- **WRITTEN REQUEST**: Rewrite all of the items below as a numbered list without blank lines, and leave the pictures out.

- **RECORDS FOR THE TASK**:
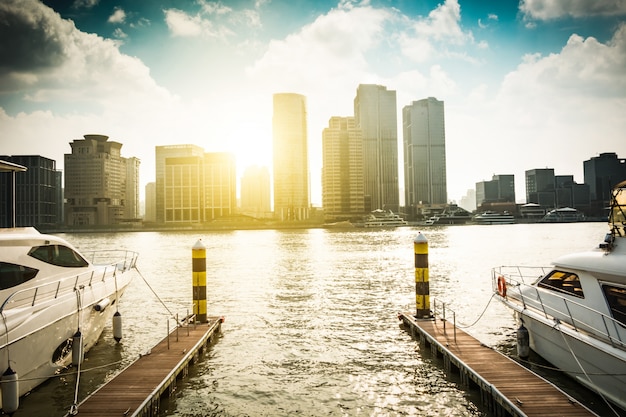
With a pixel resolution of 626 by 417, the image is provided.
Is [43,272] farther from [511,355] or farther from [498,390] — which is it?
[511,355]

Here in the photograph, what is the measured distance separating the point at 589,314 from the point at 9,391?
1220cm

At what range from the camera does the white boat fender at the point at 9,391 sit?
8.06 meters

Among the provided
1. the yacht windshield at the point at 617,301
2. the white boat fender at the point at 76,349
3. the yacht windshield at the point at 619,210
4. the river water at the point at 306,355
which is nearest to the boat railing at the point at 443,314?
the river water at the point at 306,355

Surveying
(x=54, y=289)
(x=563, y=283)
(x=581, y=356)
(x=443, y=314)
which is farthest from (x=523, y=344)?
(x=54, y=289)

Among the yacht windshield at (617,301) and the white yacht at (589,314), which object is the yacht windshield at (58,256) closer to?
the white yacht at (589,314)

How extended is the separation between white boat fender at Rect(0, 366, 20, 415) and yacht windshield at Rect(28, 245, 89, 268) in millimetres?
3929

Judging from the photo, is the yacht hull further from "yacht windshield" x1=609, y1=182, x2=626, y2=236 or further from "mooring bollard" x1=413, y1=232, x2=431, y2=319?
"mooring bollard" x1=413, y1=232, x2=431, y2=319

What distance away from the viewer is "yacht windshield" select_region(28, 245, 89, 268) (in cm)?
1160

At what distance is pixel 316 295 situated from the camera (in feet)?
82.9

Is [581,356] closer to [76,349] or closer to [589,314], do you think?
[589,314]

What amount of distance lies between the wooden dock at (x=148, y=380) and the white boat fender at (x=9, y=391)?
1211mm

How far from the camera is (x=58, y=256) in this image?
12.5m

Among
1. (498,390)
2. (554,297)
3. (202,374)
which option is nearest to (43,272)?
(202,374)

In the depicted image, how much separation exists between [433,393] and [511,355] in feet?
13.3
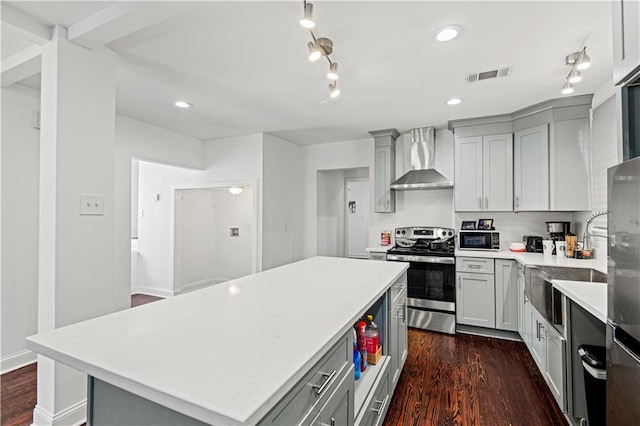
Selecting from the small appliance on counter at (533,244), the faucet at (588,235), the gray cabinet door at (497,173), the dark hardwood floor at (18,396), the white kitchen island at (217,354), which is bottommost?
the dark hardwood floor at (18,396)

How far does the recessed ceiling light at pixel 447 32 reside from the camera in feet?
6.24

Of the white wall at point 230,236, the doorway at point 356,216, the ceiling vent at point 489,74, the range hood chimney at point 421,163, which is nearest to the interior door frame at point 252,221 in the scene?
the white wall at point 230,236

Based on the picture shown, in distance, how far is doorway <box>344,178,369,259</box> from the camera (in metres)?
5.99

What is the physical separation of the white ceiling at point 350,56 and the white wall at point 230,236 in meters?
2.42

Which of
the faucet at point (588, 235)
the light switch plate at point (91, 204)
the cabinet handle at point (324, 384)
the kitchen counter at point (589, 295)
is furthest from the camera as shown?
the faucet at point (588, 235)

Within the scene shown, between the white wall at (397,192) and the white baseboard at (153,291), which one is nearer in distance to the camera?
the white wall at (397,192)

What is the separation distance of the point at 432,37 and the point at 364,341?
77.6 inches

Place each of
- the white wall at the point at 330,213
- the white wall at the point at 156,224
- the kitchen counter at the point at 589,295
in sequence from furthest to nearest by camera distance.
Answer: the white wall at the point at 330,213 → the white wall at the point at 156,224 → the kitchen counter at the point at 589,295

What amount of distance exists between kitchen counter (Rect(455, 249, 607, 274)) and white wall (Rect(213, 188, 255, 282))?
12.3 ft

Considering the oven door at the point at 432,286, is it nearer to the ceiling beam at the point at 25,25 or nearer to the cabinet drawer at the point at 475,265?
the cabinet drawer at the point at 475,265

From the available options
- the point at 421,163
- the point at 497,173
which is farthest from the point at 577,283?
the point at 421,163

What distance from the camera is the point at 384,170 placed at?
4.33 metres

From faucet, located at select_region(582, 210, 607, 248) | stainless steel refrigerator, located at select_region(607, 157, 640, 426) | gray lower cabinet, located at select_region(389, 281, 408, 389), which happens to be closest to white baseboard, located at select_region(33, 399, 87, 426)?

- **EXERCISE OUTPUT**:
1. With a pixel resolution of 626 by 417, the image is provided.
2. Is [43,272] farther from [511,355] or farther from [498,390] — which is it?
3. [511,355]
4. Here in the photograph, what is the measured distance separating the point at 589,314 from the point at 9,391?
5. 1220cm
6. At what range from the camera does the white boat fender at the point at 9,391 sit?
7. 8.06 meters
8. Among the provided
9. 1. the yacht windshield at the point at 617,301
10. 2. the white boat fender at the point at 76,349
11. 3. the yacht windshield at the point at 619,210
12. 4. the river water at the point at 306,355
13. which is nearest to the boat railing at the point at 443,314?
14. the river water at the point at 306,355
15. Surveying
16. (x=54, y=289)
17. (x=563, y=283)
18. (x=581, y=356)
19. (x=443, y=314)
20. which is farthest from (x=523, y=344)?
21. (x=54, y=289)
22. Among the yacht windshield at (617,301) and the white yacht at (589,314), which object is the yacht windshield at (58,256) closer to?
23. the white yacht at (589,314)
24. How extended is the separation between white boat fender at Rect(0, 366, 20, 415) and yacht windshield at Rect(28, 245, 89, 268) in millimetres?
25. 3929
26. Judging from the photo, is the yacht hull further from "yacht windshield" x1=609, y1=182, x2=626, y2=236 or further from "mooring bollard" x1=413, y1=232, x2=431, y2=319?
27. "mooring bollard" x1=413, y1=232, x2=431, y2=319
28. What distance away from the viewer is "yacht windshield" select_region(28, 245, 89, 268) (in cm)?
29. 1160
30. At what distance is pixel 316 295 situated from the camera (in feet)?
31. 82.9
32. Is [581,356] closer to [76,349] or closer to [589,314], do you think?
33. [589,314]
34. What amount of distance lies between the wooden dock at (x=148, y=380) and the white boat fender at (x=9, y=391)?
35. 1211mm
36. How far from the camera is (x=58, y=256) in this image?
37. 12.5m
38. Among
39. 1. (498,390)
40. 2. (554,297)
41. 3. (202,374)
42. which option is nearest to (43,272)?
43. (202,374)
44. In the depicted image, how much separation exists between [433,393] and [511,355] in feet?
45. 13.3
46. Selecting from the small appliance on counter at (533,244), the faucet at (588,235), the gray cabinet door at (497,173), the dark hardwood floor at (18,396), the white kitchen island at (217,354), which is bottommost?
47. the dark hardwood floor at (18,396)
48. How far does the recessed ceiling light at pixel 447 32 reside from the camera in feet?
49. 6.24
50. Of the white wall at point 230,236, the doorway at point 356,216, the ceiling vent at point 489,74, the range hood chimney at point 421,163, which is nearest to the interior door frame at point 252,221 in the scene?
51. the white wall at point 230,236
52. Based on the picture shown, in distance, how far is doorway <box>344,178,369,259</box> from the camera (in metres)?
53. 5.99
54. What is the physical separation of the white ceiling at point 350,56 and the white wall at point 230,236 in meters?
55. 2.42
56. Which of
57. the faucet at point (588, 235)
58. the light switch plate at point (91, 204)
59. the cabinet handle at point (324, 384)
60. the kitchen counter at point (589, 295)
61. is furthest from the camera as shown?
62. the faucet at point (588, 235)
63. Within the scene shown, between the white wall at (397,192) and the white baseboard at (153,291), which one is nearer in distance to the camera?
64. the white wall at (397,192)
65. What is the separation distance of the point at 432,37 and the point at 364,341?
66. 77.6 inches
67. Place each of
68. - the white wall at the point at 330,213
69. - the white wall at the point at 156,224
70. - the kitchen counter at the point at 589,295
71. in sequence from furthest to nearest by camera distance.
72. Answer: the white wall at the point at 330,213 → the white wall at the point at 156,224 → the kitchen counter at the point at 589,295
73. What amount of distance exists between kitchen counter (Rect(455, 249, 607, 274)) and white wall (Rect(213, 188, 255, 282))?
74. 12.3 ft
75. Considering the oven door at the point at 432,286, is it nearer to the ceiling beam at the point at 25,25 or nearer to the cabinet drawer at the point at 475,265?
76. the cabinet drawer at the point at 475,265
77. From the available options
78. - the point at 421,163
79. - the point at 497,173
80. which is farthest from the point at 577,283?
81. the point at 421,163
82. What distance from the camera is the point at 384,170 placed at?
83. 4.33 metres
84. From faucet, located at select_region(582, 210, 607, 248) | stainless steel refrigerator, located at select_region(607, 157, 640, 426) | gray lower cabinet, located at select_region(389, 281, 408, 389), which happens to be closest to white baseboard, located at select_region(33, 399, 87, 426)?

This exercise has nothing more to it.